__WHAT THE TASK ASKS__
In the passage about the noisy downstairs neighbors, write out everything from "So here’s what" down to "Rob works with.", swapping "pancakes" for "waffles".

If you know us, you know that we can’t stand our neighbors.  We are generally tolerant people, in the sense that we will put up with crappy music blasting through the walls until about midnight.  Actually, we still put up with it after midnight, but we just bitch about it at length amongst ourselves.  Our downstairs neighbors chose last night to blast incredibly awful music until 4:30AM.  People were in out out of their unit all night long.  I kept getting jolted awake as soon as I’d drift off to sleep….and sleep has been in short supply lately.  At 3:30AM, Rob wrote a note and stuck it on their door asking them to politely watch the volume.  Well, they got the note, but the noise has gone on ALL DAY today.  I’ve been doing different things to keep busy as the day has gone on.  My main goal is to try to stay as relaxed as possible, which is very difficult with a bunch of people playing awful hip hop and engaging in childish drinking games just underneath my bedroom.  I really haven’t felt too emotional or upset during this pregnancy, but the idea that the hospital is going to be more relaxing than my own home depresses me beyond belief.  I’ve had contractions all day today and it’s been really difficult to lay here thinking about how the challenging moments of labor are only going to get worse when I can hear vapid shouting matches unfold underneath our home in the middle of the night.  I want out of here so badly.  There are other reasons to despise the neighbors (like no help with the yard work when it’s obvious that I (we) can’t do it by ourselves anymore), but I don’t want to digress too much.

So here’s what we did with our Saturday to distract us from the Neanderthals downstairs:

  • I made homemade oatmeal apple pancakes for breakfast
  • We walked into town and bought a baby book and a wool diaper cover
  • Went to the Farmer’s Market where I ran into the university veterinarian (who gave me a big hug and good luck vibes for the delivery), one of my former students and his daughter, my prenatal yoga teacher and her 1-week old son, and some dude that Rob works with.

__THE DATA__
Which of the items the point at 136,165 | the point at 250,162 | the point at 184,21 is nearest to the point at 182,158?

__SOLUTION TO THE EXERCISE__
So here’s what we did with our Saturday to distract us from the Neanderthals downstairs:

  • I made homemade oatmeal apple waffles for breakfast
  • We walked into town and bought a baby book and a wool diaper cover
  • Went to the Farmer’s Market where I ran into the university veterinarian (who gave me a big hug and good luck vibes for the delivery), one of my former students and his daughter, my prenatal yoga teacher and her 1-week old son, and some dude that Rob works with.